But from a user’s point of view, more important benchmarks arise, despite the fact that the full download time of a page is still important, the user is much more aware of the time it takes for the page to become usable, or the time it takes to render the main content, so that he can access those first glances of information.

Some usability metrics, that were initially defined by Norman Nielsen, state that, after only one second with no response, there’s a mental context switch in our brains, that’s the moment when we stop focusing in the task at hand and start thinking about other subjects.

0–100 ms — Instant feel, constant flow;
100–300 ms —
Slight percetible delay;
300–1000 ms — Loss of task focus, perceptible delay;
1 s+ — Mental context switch;
10s+ — User leaves;

In a modern website or application, loading a page in one second seems like a daunting and impossible task, we have to handle, amongst other things: Html, Javascript, and CSS.

But we don’t need to fully load a page in one second, what we need to do, is to get to the most important content, to get some usable piece of information to the user in one second, in order to maintain flow and give a feel of instant execution, an instant experience.

In order to achieve this we first need to fully understand what’s needed for a browser to render content to the screen.

How does the browser rendering engine work?

In order to render content the browser has to go through a series of steps:
1. Document Object Model(DOM)
2. CSS object model(CSSOM)
3. Render Tree
4. Layout
5. Paint.

1. Document Object Model

To process a html file and get to the document object model event(DOM) the browser has to go through 4 steps:

1. Convert bytes to characters
2.
Identify tokens
3.
Convert tokens to nodes
4.

◇ ◇ ◇ ◇

▸ WRITTEN REQUEST A
Format the rows as a two-column CSV with the columns "text" and "answer", one CSV line per row. Begin at the line containing "Looking at the choices" and go through the line containing "41.3 inches", and put each value in one quoted field with line breaks turned into spaces.

◇ ◇ ◇ ◇

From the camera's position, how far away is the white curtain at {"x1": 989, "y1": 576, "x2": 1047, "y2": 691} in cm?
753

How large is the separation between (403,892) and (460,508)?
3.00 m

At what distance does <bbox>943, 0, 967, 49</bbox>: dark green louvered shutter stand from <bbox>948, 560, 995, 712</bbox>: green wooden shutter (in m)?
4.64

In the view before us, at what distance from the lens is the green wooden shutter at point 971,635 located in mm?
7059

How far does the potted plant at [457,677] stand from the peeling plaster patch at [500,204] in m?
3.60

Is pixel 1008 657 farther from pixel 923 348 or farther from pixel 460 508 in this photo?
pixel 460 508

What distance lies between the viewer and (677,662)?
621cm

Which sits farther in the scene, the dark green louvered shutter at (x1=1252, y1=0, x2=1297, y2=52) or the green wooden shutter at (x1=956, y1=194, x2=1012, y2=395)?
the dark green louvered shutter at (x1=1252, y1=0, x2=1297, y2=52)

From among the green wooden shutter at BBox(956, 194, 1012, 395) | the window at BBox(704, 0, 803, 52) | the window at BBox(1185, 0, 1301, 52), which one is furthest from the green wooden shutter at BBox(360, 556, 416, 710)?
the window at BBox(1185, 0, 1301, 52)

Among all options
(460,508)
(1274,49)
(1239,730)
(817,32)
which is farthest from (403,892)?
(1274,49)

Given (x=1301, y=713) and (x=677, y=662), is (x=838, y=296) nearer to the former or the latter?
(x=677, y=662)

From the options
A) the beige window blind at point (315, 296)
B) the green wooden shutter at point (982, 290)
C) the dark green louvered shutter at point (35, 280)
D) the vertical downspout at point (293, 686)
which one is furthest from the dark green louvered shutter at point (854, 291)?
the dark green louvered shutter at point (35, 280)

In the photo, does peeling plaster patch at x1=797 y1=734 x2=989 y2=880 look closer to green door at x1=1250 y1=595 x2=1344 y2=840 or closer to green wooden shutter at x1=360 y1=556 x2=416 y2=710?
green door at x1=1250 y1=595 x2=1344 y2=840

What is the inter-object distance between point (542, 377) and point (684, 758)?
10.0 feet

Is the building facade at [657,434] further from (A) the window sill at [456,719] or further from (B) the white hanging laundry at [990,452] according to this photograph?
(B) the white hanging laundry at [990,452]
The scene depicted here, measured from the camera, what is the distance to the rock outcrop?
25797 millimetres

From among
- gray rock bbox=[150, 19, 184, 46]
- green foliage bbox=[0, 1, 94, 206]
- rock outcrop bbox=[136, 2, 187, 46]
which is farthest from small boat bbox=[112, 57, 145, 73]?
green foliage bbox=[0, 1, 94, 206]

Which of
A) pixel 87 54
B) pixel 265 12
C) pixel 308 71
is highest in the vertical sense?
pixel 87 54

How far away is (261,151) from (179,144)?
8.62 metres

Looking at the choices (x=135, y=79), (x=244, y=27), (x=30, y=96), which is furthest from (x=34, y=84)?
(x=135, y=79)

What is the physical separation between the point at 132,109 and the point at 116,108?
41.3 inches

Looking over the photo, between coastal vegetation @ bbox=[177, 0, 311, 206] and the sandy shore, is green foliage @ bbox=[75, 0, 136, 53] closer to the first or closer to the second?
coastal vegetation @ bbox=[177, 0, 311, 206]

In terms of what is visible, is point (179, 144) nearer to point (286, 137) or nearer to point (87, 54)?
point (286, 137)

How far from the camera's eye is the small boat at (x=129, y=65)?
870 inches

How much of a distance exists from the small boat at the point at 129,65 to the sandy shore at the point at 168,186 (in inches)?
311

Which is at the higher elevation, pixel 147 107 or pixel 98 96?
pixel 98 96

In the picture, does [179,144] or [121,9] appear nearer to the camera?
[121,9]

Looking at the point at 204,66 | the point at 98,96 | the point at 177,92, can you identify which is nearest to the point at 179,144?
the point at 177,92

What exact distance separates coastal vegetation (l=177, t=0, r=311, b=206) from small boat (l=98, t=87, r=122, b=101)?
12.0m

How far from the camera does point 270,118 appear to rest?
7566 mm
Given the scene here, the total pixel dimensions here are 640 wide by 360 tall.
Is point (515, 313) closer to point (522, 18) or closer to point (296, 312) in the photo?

◇ ◇ ◇ ◇

▸ WRITTEN REQUEST B
What is the last step the browser goes through to render content, according to the text on browser rendering?

▸ EXERCISE OUTPUT A
text,answer
"Looking at the choices (x=135, y=79), (x=244, y=27), (x=30, y=96), which is furthest from (x=34, y=84)?","(x=135, y=79)"
"What is the physical separation between the point at 132,109 and the point at 116,108?","41.3 inches"

▸ EXERCISE OUTPUT B
Paint.